Мусяка глотал кашку, восхищенно глядя на своего папашу. А тот потихоньку бросал ободряющие взгляды на меня. Мол, не волнуйся. Я пришел, я с тобой. Я помогу тебе, можешь быть спокойна.

– Пап, а ойки едят кафку? – спросил сын с набитым ртом.

– Кто? – опешили мы.

– Войки, – поправился он.

– А, волки? – догадался муж. Все-таки лингвист.

– Ага. Войки, – с досадой повторил Мусяка.

– Конечно же едят, – хором подтвердили мы.

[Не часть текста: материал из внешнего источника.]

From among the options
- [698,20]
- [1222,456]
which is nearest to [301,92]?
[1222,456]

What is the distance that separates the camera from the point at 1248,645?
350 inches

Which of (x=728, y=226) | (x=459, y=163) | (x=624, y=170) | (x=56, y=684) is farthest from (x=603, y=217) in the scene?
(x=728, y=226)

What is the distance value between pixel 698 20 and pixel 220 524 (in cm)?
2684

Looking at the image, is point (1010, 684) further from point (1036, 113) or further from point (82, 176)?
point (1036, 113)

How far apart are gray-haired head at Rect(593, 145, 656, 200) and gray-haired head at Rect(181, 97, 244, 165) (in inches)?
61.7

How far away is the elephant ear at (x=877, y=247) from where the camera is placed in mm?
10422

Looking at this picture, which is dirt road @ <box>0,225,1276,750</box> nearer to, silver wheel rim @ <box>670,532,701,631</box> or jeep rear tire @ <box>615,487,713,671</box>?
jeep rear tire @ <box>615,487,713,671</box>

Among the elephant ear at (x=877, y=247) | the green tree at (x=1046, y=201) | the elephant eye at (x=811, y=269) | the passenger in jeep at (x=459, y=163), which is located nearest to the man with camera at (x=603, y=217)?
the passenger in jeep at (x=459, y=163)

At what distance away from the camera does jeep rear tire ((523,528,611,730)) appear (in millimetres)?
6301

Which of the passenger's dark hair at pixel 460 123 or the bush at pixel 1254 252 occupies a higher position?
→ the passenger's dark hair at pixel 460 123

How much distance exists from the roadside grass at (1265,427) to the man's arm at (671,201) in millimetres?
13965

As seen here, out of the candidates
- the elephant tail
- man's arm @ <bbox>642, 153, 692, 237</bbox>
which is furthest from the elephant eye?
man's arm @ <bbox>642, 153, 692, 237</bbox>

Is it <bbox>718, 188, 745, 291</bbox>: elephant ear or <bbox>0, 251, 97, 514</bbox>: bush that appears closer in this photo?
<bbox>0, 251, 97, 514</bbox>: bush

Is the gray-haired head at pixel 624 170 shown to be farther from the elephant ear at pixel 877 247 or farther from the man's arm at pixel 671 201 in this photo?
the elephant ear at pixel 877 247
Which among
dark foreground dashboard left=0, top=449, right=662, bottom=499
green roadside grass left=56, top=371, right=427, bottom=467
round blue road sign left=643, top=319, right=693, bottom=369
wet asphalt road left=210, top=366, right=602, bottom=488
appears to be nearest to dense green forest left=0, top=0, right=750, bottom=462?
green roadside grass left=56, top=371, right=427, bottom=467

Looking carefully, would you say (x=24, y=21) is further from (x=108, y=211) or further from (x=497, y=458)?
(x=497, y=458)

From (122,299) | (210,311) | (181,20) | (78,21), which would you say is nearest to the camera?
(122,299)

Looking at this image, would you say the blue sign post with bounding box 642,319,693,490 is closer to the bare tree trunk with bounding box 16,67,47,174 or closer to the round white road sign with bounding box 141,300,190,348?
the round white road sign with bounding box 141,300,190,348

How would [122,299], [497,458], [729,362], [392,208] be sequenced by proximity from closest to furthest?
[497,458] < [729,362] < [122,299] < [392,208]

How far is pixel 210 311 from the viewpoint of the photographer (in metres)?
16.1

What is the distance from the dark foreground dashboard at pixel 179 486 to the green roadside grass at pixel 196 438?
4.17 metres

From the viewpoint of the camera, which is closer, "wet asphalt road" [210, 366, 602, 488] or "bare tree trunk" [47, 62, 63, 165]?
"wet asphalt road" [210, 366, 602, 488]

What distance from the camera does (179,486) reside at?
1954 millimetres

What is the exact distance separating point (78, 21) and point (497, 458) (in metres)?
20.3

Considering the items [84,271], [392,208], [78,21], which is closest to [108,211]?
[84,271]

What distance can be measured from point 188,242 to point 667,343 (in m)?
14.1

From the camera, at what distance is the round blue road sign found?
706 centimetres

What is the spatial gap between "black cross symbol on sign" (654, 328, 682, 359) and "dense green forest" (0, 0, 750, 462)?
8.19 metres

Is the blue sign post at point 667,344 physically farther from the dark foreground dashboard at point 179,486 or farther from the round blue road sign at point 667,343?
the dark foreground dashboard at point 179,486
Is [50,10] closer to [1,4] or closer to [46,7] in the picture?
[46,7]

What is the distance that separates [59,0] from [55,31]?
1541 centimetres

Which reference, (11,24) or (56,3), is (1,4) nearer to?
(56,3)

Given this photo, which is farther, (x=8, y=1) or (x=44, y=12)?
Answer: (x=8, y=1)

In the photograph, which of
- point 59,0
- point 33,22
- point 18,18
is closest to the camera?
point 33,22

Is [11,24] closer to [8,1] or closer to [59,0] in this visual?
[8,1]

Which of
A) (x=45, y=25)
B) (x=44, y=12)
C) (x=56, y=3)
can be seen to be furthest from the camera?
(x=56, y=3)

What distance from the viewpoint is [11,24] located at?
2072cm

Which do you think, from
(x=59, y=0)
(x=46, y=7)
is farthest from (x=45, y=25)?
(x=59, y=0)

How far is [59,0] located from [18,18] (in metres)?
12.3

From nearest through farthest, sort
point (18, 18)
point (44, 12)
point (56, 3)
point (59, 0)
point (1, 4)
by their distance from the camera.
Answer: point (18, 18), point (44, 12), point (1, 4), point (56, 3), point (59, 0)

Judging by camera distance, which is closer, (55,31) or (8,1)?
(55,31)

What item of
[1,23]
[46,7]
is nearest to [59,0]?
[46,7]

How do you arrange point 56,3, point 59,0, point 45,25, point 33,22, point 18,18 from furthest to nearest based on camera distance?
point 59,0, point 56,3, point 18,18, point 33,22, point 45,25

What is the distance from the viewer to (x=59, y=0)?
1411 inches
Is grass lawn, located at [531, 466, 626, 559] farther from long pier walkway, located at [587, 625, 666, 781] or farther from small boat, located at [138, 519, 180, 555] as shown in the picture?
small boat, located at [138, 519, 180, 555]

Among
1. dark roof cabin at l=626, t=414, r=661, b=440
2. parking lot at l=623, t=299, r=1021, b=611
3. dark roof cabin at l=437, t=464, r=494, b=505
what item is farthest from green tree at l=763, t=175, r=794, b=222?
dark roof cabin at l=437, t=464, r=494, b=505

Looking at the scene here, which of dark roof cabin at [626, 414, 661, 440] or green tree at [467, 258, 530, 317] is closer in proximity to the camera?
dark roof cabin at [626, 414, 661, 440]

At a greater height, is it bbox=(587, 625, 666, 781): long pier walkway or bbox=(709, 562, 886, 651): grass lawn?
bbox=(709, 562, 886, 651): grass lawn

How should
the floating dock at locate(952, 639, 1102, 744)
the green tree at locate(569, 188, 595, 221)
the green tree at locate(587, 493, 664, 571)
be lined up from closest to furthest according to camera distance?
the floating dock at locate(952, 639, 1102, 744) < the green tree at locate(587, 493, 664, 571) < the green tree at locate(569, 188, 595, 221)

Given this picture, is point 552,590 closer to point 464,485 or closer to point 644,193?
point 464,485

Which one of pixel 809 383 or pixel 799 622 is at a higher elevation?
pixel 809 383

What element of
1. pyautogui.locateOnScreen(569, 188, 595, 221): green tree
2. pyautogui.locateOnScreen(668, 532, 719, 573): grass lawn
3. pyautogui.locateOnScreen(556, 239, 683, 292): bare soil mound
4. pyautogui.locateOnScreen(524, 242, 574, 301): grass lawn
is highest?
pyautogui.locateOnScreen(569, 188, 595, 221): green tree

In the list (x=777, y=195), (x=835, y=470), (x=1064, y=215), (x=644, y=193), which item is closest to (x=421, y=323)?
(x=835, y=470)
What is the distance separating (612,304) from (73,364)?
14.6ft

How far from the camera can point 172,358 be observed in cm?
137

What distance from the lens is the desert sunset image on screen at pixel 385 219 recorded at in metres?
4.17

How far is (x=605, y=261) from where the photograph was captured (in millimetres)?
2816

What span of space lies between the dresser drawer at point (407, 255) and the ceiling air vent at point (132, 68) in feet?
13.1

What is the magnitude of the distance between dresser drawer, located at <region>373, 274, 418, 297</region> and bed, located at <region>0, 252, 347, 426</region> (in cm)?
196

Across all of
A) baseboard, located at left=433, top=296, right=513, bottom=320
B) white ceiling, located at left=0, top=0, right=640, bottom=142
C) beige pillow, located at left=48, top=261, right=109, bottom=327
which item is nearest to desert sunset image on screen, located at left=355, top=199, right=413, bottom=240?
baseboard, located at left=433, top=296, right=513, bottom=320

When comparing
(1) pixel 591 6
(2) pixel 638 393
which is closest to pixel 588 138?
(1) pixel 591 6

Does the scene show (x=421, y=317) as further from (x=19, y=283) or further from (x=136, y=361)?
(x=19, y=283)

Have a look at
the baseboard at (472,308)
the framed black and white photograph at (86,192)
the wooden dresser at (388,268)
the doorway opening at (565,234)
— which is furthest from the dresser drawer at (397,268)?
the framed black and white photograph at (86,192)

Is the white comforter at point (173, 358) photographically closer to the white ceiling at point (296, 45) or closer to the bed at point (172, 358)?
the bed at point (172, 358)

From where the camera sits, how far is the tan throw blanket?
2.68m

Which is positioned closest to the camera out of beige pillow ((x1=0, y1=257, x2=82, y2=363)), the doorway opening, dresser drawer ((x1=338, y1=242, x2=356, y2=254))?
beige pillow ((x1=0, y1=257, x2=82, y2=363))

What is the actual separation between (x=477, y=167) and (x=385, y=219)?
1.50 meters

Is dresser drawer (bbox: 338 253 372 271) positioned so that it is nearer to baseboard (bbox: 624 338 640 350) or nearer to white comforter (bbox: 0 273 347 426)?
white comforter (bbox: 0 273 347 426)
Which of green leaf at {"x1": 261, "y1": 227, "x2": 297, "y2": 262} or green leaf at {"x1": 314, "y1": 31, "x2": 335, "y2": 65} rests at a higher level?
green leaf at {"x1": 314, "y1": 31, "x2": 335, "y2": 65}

При мысли, что даже волкам приходится терпеть этот беспредел с кашей, Мусякин как-то успокоился и погрузился в глубокое раздумье. О чем уж он там думал – не знаю, но кашу доел, что уже было неплохо. А потом, скорчив страшную рожицу, зарычал на нас, изобразив из пальчиков когти. От такой картины мы, не сговариваясь, прыснули со смеху.